Die zweite Station galt dem Umgang mit der Schöpfung. Der geistliche Dichter Jörg Zink hatte vor Jahren die Schöpfungserzählung umgeschrieben. Während im biblischen Text Gott an jedem Tag das Leben mit neuen Arten erweitert, scheint der moderne Mensch von Epoche zu Epoche die Natur ärmer zu machen. Am »siebten Tag« werde dann schließlich »die Erde wüst und leer sein« lautete seine düstere Prognose, wenn es keine Umkehr gäbe. Daran schloss sich die schlichte Bitte: »Gott, gib uns einen wachen Sinn für das Geschenk der Schöpfung und für das Wohl aller Mitgeschöpfe.«
Station Drei lenkte den Blick auf das Miteinander in Familie, Gesellschaft und Staat. Dass alle mitgenommen werden, insbesondere die Kranken, seien ihre Beeinträchtigungen körperlicher oder seelischer Natur, sollte ein zutiefst christliches Bestreben sein. Auch die sozial Schwachen, die sich schwertun mitzuhalten, verdienen Mitgefühl und Unterstützung. Gedacht wurde auch an die »jungen Menschen«, dass sie »erkennen, was im Leben wirklich zählt und hilf ihnen, dich, Gott, zu finden,« so der Gebetswunsch.
Kirche in der Krise
Die vierte und letzte Station beleuchtete die Gemeinschaft der Gläubigen.

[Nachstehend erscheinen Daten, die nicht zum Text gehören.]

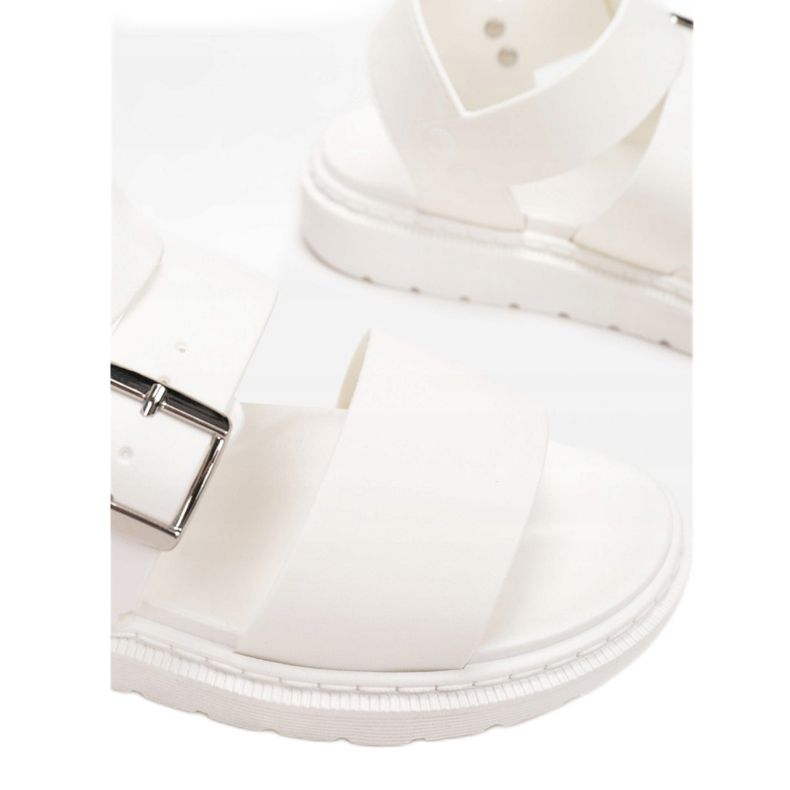 Vices Morse MULANKA-2212-71-bianco bianca 1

Dass das kirchliche Miteinander eine Krise durchmacht, war an der geringen Beteiligung an Feier und Prozession unschwer abzulesen. Ohne die Gläubigen von Nachbargemeinden der Seelsorgeeinheit wäre die Zahl noch geringer ausgefallen. Eine der Fürbitten war traditionell auf Priester- und Ordensberufe ausgerichtet. Währenddessen wurde in der Erzdiözese Freiburg in diesem Jahr gerade mal ein einziger Neupriester geweiht. An andere Mitarbeiter/innen wurde wenig bis gar nicht gedacht, obwohl die vorbildlichen Texte von »Laien« zusammengestellt worden waren.
Beim Abschluss in der Kirche wurde wie immer der Wettersegen für das Gedeihen der Früchte gespendet. Der anschließende Dank für die Mitwirkung im Gottesdienst galt Pater Leonhard und Diakon Matthias Hoppe, dem Kirchenchor unter Leitung von Thomas Dreher, den Frauen, welche die vier Altäre geschmückt hatten: Andrea und Annemarie Jäk le, Ulrike Alender, Frau Schwarz und dem Gemeindeteam. Siegfried Lehmann und Georg Schwendenmann hatten als Ordner die Prozession sicher durch den Verkehr geführt. Blieb dem Organisten Dieter Friede noch das »Nachspiel«, das er, wie immer an solchen Festtagen, besonders schwungvoll gestaltete; diesmal mit der kraftvollen Fanfare des belgischen Organisten Jacques-Nicolas Lemmens.